Join our dynamic team for a fully remote opportunity, with occasional meetings in San Francisco for collaboration. At Datagrid, we believe everyone deserves their own personal army of AI helpers with deep access to company data to automate any task. Our technology ingests business data continuously from 100+ sources, streamlining processes like categorizing thousands of support tickets in just minutes.
We are a growing Series-A startup based in San Francisco but operate as a distributed company. We offer competitive salaries, comprehensive health benefits, equity, and a strong commitment to work/life balance.
Become part of our close-knit team that delivers quickly and innovates within the AI space. Recently, our agents have learned to navigate Microsoft Teams, write SQL queries, and automate intricate tasks on complex schedules, such as scheduling at 9:30 AM on Mondays, Wednesdays, and Fridays. Our Agents integrate seamlessly into platforms like Slack and Microsoft Teams, taking meaningful actions, including generating safety reports from worksite photos.
Key Responsibilities Your role will involve:
- Collaborating closely with an experienced team member to develop a framework for evaluating Agent performance, making it accessible for local development and CI/CD pipelines, and establishing alert mechanisms for Agent inconsistencies.
- Influencing and enhancing the capabilities of Datagrid's Agents.
- Selecting the most suitable open and closed source components to build a robust testing infrastructure.
- Integrating publicly available benchmarks like RAGBench into our testing framework.
- Empowering subject matter experts to contribute to the test library by utilizing customer queries, manually created cases, and synthetically generated questions.
- Tracking and exposing evaluation performance to monitor improvement over time.

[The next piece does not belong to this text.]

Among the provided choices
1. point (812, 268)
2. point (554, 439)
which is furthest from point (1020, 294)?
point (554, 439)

Desired Qualifications - Proven experience in building test harnesses for Chat Agents from the ground up.
- Ten or more years of B2B software engineering experience.

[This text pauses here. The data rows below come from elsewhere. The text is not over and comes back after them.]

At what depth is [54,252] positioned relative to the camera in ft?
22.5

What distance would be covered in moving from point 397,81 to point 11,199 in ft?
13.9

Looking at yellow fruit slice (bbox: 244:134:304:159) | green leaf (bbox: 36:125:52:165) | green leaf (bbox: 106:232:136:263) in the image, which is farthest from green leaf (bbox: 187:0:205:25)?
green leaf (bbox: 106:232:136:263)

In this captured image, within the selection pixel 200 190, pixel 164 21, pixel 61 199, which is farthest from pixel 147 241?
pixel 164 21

- Ability to write effective LLM prompts independently.
- Proficiency in Node.js and server-side frameworks like NestJS or NextJS.
- Familiarity with JavaScript frameworks such as React or AngularJS.

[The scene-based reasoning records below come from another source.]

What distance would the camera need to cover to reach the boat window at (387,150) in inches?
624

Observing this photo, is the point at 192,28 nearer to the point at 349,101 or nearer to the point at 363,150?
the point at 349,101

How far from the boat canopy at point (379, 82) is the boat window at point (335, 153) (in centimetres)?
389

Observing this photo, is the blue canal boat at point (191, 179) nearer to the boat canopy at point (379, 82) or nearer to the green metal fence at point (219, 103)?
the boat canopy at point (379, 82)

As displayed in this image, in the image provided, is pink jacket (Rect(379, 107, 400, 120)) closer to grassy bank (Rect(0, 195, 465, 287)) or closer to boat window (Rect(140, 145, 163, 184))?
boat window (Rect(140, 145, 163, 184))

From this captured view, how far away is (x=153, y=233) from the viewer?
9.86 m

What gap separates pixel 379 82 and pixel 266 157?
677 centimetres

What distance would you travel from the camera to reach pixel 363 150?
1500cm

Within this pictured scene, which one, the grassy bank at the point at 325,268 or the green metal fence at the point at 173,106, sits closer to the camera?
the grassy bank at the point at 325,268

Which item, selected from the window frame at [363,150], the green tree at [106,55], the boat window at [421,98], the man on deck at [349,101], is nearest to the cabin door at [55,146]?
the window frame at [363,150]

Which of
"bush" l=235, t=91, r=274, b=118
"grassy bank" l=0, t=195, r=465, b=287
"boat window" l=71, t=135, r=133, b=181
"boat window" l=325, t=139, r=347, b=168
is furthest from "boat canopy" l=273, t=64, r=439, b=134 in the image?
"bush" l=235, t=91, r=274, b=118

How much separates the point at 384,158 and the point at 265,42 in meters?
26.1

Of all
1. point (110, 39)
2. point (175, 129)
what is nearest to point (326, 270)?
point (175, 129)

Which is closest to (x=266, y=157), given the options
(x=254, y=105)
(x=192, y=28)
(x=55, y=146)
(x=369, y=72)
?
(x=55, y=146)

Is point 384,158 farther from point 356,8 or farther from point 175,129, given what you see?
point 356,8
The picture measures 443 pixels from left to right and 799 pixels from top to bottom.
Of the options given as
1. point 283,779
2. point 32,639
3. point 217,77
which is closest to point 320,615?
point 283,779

- Experience with databases such as Weaviate and BigQuery.
- Background in working with GCP or similar cloud platforms.
Compensation: Salary Range: $200k - $240k
Equity included
Comprehensive medical, dental, and vision coverage fully provided
401k plan available
All candidates will be asked to tackle the following interview question: Work with me to design a system to evaluate the Agent's performance at SQL queries. While we don't expect a perfect answer, we value your ability to articulate your thought process.